A Câmara de Vereadores de Vitória aprovou, em sessão ordinária na última segunda-feira (15), o Projeto de Lei 435/2025, que visa coibir a ocupação irregular de imóveis na capital capixaba. A nova legislação estabelece multas de até R$ 50 mil para quem invadir propriedades públicas ou privadas, além de outras sanções administrativas. O projeto segue agora para a análise do prefeito Lorenzo Pazolini.

Além da multa, a proposta endurece as punições para os invasores. A nova lei prevê a suspensão do acesso a programas de regularização fundiária e habitação social, a proibição de firmar contratos com a prefeitura por até cinco anos, e o impedimento de participação em concursos públicos municipais por até oito anos. As medidas visam desestimular as ocupações irregulares, que geram custos elevados ao poder público e impactos sociais significativos.

De acordo com o vereador Armandinho Fontoura, autor do projeto, a medida busca enfrentar o avanço das ocupações irregulares na cidade. Segundo a justificativa do projeto de lei, “essas práticas, quando realizadas com violência, grave ameaça ou em descumprimento de decisões judiciais, afrontam diretamente o direito de propriedade, a ordem urbana e a segurança da coletividade”.

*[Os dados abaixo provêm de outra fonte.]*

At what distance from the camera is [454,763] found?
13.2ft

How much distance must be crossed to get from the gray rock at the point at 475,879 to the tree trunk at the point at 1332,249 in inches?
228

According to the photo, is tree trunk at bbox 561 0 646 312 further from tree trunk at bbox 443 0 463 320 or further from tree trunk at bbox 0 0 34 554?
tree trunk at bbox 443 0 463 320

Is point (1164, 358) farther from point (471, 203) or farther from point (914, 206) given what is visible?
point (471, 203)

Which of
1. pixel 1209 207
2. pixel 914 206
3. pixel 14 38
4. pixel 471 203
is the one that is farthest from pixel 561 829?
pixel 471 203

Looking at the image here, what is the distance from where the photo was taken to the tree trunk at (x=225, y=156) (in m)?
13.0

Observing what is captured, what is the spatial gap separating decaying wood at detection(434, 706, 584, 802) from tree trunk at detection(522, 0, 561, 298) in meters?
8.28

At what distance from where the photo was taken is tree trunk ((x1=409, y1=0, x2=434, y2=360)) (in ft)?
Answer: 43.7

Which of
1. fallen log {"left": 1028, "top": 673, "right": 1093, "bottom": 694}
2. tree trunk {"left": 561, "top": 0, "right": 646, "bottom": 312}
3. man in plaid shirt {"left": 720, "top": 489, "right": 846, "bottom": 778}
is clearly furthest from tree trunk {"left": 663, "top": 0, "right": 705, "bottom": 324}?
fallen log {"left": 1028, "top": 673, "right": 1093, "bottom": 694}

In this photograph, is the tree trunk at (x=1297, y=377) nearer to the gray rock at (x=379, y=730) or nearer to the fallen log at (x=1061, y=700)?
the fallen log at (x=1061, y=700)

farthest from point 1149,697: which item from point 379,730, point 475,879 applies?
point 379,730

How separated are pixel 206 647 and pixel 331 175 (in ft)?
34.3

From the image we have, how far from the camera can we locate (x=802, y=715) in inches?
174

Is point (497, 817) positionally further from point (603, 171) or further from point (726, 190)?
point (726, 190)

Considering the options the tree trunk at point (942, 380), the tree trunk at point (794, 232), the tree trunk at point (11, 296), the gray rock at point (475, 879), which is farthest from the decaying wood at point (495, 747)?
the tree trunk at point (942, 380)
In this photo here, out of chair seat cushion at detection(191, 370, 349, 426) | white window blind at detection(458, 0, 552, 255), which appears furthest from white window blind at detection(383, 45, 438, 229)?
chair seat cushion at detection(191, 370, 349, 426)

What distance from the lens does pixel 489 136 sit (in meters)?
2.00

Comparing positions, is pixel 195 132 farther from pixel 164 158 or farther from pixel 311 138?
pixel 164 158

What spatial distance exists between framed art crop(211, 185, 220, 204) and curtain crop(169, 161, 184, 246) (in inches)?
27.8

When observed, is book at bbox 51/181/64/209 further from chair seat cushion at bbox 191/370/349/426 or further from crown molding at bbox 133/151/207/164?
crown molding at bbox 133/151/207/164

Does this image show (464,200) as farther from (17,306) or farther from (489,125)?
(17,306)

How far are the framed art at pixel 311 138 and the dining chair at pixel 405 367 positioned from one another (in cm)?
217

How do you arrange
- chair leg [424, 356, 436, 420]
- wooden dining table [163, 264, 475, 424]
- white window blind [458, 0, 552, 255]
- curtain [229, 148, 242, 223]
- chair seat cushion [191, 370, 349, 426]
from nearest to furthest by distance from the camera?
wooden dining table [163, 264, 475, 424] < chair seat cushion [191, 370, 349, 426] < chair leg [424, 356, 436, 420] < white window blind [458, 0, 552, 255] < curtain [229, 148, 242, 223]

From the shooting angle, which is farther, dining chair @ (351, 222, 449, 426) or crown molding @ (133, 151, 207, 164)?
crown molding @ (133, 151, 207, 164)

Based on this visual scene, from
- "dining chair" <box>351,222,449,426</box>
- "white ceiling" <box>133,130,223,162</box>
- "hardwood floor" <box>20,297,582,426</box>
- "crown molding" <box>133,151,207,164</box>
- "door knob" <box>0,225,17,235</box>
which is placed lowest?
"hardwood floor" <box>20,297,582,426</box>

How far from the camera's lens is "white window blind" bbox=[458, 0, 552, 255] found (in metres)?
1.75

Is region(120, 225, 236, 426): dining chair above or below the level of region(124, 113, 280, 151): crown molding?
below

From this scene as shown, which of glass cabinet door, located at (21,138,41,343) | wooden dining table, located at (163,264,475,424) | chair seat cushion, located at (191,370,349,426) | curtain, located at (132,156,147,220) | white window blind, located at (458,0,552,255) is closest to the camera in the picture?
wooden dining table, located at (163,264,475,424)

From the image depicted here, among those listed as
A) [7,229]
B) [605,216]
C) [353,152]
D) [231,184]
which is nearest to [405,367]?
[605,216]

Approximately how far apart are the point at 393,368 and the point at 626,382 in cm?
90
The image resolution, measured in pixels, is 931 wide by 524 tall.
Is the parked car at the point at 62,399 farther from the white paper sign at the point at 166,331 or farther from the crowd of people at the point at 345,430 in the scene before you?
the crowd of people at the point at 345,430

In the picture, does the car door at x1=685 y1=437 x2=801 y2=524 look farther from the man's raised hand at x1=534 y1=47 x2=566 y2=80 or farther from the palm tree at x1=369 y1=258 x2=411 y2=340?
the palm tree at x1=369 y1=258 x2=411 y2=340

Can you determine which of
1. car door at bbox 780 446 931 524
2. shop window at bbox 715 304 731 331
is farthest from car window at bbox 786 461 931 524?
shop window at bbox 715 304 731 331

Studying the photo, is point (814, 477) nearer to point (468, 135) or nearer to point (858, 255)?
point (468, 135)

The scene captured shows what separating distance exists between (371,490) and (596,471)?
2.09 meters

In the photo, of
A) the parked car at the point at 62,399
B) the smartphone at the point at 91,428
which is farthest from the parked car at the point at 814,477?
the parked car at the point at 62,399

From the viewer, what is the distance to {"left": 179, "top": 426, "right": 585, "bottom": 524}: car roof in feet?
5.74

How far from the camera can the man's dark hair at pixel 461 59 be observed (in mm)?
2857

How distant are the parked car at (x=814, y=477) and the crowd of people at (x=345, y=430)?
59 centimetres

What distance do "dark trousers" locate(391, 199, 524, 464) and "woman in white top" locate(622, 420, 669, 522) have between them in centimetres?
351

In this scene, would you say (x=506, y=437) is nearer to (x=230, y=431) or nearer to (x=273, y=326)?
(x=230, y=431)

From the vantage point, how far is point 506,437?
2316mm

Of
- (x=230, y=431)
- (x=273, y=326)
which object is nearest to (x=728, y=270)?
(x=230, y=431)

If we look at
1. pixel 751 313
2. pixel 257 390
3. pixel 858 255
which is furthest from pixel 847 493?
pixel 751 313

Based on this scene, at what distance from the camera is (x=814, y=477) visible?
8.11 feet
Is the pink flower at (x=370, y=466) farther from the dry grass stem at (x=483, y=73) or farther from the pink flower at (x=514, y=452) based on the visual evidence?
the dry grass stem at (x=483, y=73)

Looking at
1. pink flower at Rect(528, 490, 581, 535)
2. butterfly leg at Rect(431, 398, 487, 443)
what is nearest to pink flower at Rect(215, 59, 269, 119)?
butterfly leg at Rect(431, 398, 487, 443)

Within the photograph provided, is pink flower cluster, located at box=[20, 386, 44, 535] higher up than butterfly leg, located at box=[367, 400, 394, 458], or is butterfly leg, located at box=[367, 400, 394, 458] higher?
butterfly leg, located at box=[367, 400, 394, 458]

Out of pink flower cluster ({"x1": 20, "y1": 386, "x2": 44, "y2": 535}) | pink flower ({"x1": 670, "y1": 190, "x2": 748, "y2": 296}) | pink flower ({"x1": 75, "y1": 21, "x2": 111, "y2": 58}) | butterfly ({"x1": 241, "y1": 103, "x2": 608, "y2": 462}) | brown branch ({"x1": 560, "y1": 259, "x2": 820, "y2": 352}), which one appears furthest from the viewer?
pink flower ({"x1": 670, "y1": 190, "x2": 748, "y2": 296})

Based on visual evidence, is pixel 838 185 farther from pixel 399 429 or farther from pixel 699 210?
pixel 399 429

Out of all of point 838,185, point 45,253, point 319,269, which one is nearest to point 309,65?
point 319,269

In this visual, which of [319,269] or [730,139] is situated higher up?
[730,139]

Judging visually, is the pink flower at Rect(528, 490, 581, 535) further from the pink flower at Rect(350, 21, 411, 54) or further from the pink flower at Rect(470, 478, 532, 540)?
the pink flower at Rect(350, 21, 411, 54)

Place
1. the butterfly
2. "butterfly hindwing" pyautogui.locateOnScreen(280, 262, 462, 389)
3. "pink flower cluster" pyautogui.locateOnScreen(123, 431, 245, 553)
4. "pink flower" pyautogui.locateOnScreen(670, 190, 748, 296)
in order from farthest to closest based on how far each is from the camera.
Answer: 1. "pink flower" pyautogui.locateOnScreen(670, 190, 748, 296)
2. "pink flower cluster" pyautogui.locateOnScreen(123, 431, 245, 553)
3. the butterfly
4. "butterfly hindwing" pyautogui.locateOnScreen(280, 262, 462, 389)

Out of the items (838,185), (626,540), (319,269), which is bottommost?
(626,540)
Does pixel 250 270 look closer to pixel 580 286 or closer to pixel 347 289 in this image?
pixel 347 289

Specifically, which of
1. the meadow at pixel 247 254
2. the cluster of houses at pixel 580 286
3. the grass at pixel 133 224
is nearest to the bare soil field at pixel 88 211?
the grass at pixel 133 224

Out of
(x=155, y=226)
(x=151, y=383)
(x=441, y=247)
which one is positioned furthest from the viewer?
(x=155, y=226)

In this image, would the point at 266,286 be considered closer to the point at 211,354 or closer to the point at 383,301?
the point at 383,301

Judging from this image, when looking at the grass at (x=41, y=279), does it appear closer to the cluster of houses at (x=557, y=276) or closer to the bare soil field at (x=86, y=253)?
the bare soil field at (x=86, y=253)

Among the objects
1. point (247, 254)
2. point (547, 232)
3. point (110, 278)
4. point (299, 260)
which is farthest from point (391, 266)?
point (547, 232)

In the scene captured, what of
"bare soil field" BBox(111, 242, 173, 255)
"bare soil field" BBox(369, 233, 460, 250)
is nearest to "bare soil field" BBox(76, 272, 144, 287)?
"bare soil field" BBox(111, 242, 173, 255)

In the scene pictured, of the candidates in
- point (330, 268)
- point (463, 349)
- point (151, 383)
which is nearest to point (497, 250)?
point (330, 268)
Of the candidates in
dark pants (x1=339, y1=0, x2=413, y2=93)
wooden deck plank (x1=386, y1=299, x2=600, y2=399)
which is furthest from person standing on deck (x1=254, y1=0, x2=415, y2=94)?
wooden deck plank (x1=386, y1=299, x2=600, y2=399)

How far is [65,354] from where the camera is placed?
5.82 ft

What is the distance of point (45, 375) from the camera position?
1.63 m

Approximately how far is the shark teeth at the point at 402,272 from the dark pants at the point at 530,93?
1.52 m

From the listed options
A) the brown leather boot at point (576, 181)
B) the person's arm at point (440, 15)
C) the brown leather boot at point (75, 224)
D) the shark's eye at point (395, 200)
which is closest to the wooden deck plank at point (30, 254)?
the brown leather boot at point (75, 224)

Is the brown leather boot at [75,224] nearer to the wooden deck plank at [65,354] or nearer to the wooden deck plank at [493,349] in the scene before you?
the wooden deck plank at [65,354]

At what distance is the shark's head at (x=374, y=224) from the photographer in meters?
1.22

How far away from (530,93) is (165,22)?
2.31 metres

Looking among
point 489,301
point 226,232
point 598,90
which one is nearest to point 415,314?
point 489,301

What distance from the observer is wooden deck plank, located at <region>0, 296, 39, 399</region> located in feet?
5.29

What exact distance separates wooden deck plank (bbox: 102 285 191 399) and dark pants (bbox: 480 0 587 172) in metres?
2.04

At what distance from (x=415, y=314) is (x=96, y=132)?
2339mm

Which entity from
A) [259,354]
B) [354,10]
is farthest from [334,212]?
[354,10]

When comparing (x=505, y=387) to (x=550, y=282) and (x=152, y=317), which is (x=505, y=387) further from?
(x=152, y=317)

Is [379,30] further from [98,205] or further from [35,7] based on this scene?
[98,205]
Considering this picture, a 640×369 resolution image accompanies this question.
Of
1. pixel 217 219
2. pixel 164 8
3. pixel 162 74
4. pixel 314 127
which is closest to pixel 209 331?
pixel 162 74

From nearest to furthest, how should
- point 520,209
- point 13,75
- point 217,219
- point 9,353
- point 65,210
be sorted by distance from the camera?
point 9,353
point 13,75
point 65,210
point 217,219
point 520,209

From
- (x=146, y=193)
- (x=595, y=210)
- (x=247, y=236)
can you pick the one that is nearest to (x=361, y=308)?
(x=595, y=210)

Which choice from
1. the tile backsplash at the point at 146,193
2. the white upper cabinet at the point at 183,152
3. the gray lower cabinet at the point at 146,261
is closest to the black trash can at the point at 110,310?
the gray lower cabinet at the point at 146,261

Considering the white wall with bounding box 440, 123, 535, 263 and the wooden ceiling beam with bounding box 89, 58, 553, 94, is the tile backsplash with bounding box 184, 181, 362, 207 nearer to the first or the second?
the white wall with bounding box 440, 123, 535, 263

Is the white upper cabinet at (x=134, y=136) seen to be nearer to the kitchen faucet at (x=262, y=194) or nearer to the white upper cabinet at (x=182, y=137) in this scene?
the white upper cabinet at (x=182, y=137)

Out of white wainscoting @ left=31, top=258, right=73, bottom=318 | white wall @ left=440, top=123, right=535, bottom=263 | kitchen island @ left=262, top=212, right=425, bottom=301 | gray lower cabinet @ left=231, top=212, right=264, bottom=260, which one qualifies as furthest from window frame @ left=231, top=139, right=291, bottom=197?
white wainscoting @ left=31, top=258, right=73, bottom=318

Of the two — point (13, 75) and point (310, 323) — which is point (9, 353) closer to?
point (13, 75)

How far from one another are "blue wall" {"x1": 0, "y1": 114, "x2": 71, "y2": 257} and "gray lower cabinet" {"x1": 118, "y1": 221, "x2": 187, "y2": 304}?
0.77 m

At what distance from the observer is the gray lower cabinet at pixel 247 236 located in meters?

A votação do projeto ocorreu logo após a ocupação do Edifício Castelo Branco, antiga sede do Tribunal Regional do Trabalho (TRT-ES), por famílias ligadas ao Movimento Nacional de Luta pela Moradia (MNLM). O prédio, localizado no centro de Vitória, está em processo de cessão para se tornar a nova sede da Câmara de Vereadores.

A prefeitura de Vitória informou que ainda não recebeu o projeto de lei aprovado, mas que o analisará dentro do prazo de 15 dias úteis assim que o texto chegar ao Executivo. A nova lei busca, segundo os vereadores, “equilibrar duas exigências constitucionais igualmente relevantes: de um lado, a necessidade de proteger a ordem pública, o direito de propriedade e o planejamento urbano; de outro, a obrigação de assegurar direitos fundamentais e garantias processuais a todos os cidadãos”.